Work request
Only the total should be returned: the number of lines in the data that hold the string "full".
[[ Exercise data open ]]
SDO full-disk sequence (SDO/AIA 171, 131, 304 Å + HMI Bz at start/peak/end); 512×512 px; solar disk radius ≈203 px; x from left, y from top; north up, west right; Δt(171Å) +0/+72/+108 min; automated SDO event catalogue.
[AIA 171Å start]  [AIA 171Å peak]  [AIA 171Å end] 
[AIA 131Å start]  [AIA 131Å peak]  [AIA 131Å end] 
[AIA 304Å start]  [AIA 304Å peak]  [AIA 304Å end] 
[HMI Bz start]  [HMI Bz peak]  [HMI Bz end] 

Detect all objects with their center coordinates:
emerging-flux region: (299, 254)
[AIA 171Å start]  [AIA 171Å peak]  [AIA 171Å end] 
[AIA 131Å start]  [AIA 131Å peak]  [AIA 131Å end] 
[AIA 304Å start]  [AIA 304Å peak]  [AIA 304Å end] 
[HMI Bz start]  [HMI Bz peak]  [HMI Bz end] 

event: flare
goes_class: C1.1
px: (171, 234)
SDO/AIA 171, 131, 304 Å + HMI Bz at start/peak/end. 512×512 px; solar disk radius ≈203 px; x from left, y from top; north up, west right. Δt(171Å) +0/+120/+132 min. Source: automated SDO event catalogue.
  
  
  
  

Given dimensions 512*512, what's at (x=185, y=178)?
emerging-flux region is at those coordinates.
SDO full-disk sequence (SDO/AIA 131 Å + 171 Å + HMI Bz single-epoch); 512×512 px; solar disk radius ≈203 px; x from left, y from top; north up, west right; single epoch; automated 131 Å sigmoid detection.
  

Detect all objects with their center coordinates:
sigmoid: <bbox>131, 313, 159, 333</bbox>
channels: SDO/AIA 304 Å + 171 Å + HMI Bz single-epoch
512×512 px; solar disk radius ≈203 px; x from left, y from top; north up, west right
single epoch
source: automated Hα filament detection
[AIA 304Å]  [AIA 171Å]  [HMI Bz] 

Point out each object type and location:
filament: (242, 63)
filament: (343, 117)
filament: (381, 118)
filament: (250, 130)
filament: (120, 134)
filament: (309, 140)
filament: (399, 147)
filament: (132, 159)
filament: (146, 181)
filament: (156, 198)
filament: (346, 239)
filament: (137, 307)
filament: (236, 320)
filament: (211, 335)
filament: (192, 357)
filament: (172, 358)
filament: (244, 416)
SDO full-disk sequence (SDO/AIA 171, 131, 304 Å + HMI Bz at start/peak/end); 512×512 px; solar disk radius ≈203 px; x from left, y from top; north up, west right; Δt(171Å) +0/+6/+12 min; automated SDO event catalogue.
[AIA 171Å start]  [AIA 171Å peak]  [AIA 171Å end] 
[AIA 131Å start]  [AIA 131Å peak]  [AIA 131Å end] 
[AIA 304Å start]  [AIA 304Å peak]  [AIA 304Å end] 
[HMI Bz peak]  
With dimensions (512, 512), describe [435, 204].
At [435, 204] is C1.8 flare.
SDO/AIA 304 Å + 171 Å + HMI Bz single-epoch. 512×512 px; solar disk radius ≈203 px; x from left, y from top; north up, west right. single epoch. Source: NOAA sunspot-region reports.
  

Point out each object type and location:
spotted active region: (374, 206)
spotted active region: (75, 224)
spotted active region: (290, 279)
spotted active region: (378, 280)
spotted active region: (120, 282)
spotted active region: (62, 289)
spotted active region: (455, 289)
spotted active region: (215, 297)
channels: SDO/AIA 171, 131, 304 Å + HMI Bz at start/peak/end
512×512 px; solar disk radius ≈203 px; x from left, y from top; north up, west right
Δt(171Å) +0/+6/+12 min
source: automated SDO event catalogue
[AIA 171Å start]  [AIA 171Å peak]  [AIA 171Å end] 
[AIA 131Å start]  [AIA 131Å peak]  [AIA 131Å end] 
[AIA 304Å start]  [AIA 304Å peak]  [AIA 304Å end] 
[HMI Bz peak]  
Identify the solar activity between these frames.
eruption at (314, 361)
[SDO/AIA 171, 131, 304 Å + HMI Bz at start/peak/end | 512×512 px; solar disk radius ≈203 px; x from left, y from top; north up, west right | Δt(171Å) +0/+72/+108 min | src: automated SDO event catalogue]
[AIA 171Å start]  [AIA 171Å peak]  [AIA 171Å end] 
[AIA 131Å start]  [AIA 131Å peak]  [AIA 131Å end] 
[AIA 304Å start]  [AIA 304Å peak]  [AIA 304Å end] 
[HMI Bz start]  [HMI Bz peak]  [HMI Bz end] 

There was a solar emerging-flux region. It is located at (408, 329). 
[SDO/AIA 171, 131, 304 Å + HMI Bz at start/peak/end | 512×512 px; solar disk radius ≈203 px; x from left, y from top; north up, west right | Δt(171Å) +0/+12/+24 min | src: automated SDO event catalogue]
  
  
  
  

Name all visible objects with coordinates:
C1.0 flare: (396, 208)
[[ Exercise data closed ]]
Result below
3